Dipsacus fullonum (talkcontribs)

Hi,

At dawiki we found that some pages have changed appearance because Tidy appearantly used to exhange div and span HTML elements so div wasn't placed inside span. "<span><div>Text here</div></span>" was changed to "<div><span>Text here</span></div>". Would it be possible for Special:LintErrors to find all such cases?

SSastry (WMF) (talkcontribs)

For God's sake, Tidy!! :-(

Yes, we can find them. But, it will take a few days to get it deployed. Do you have a sense of how many pages are affected? Is it from a template? If it is coming from a template, perhaps you can fix those right away and see what happens?

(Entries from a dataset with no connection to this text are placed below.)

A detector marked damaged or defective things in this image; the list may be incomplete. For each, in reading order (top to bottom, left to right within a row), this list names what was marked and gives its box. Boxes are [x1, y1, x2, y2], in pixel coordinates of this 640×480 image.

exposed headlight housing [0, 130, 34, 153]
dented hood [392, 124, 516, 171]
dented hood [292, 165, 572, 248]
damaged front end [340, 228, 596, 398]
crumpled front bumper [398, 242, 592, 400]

197.218.81.173 (talkcontribs)

It does find it in the Special:LintErrors/html5-misnesting. Although it seems that it ignores certain cases like the one you noted. Perhaps it was ignored because it didn't affect the how the final page looked. Other cases like the one below will be detected properly.

<span>bb<div>Text here</div></span>
SSastry (WMF) (talkcontribs)

Yes, Parsoid doesn't modify <span><div>foo</div></span> because paragraph tags aren't added around it. So, it doesn't trigger a html5-misnesting error.

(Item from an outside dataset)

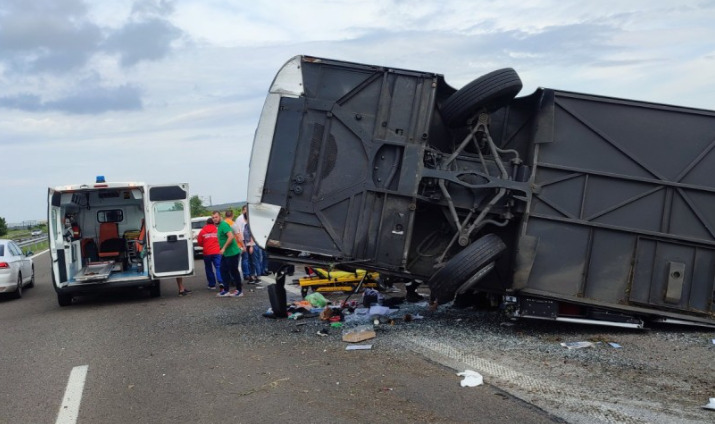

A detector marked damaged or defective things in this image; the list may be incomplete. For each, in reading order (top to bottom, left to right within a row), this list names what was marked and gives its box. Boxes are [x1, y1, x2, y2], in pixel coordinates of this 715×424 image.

overturned bus [245, 56, 715, 328]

But, <span>x<div>foo</div></span> has p-tags added because of the text node in the span tag. That is then broken up by the HTML5 parser and triggers a html5-misnesting error.

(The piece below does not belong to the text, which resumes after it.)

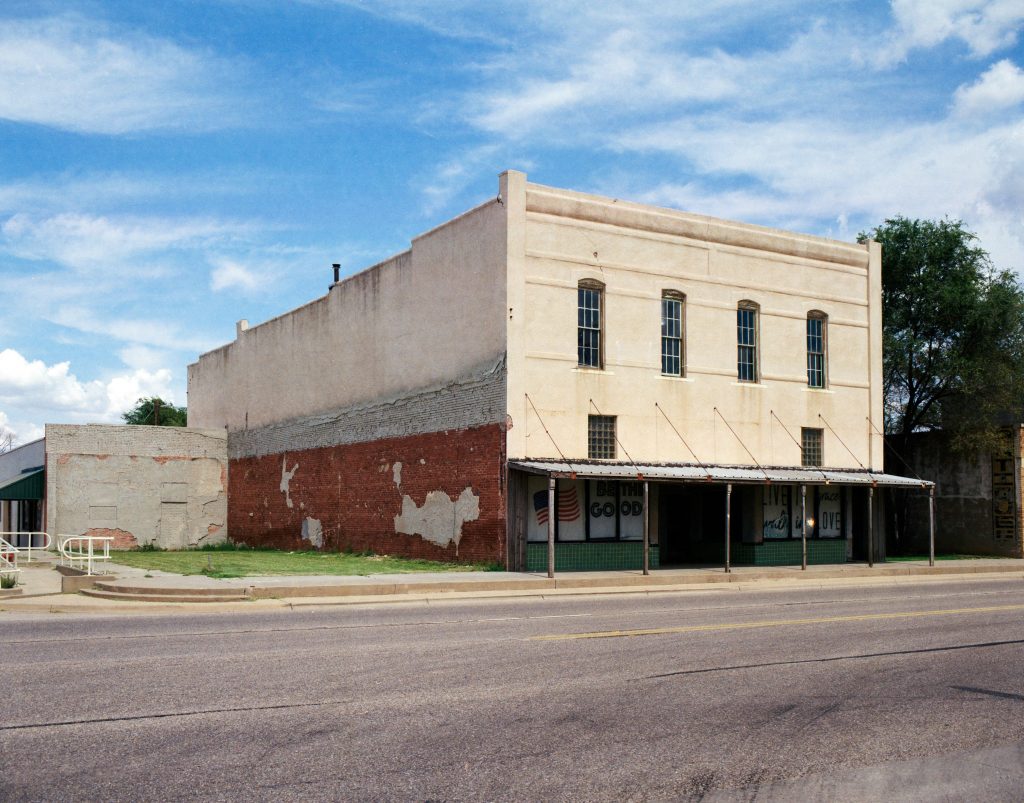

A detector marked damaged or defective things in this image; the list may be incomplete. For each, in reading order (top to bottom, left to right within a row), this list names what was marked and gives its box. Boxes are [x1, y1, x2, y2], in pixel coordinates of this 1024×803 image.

peeling paint on brick wall [395, 485, 483, 548]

197.218.81.173 (talkcontribs)
SSastry (WMF) (talkcontribs)
IKhitron (talkcontribs)

Dipsacus fullonum (talkcontribs)

Hi, all known occurrences at dawiki was from one template which contained '<span style="style 1">{{{Text}}}</span>'.

That template was then used in other templates like '{{foo|Text=<div style="style 2">bar</div>}}

So when the span and div tags were exchanged by Tidy, it changed the order of the style attributes, and thus the appearance. I guess it may have affected around 30,000 pages at dawiki, mostly user talk pages.

The template with the span tag is already changed. But there may be unknown cases and similar cases at other wikis.

197.218.91.75 (talkcontribs)

This seems to occur in several cases outside divs or spans. It might be best to develop a general solution, but whitelist such reports in tags only when someone reports any occurences. That way it becomes a simpler case of a configuration change rather than coding.

See :

If one adds something like "style="background-color:green" to the parent tag it does show rendering differences. It might be good to over https://phabricator.wikimedia.org/tag/tidy/and close all tasks that became obsolete or decline as tidy is disabled.

The labels of categories in the linter could probably be changed too, eventually the concept of tidy will become irrelevant. Maybe it should instead focus on invalid html vs wrong / undesireable parser output.

SSastry (WMF) (talkcontribs)

This linter category is now live, but it probably has a number of false positives since rendering is affected in only in a small number of cases. We'll take a look at that. It shows up in the Miscellaneous-Tidy-Replacement-Issues category.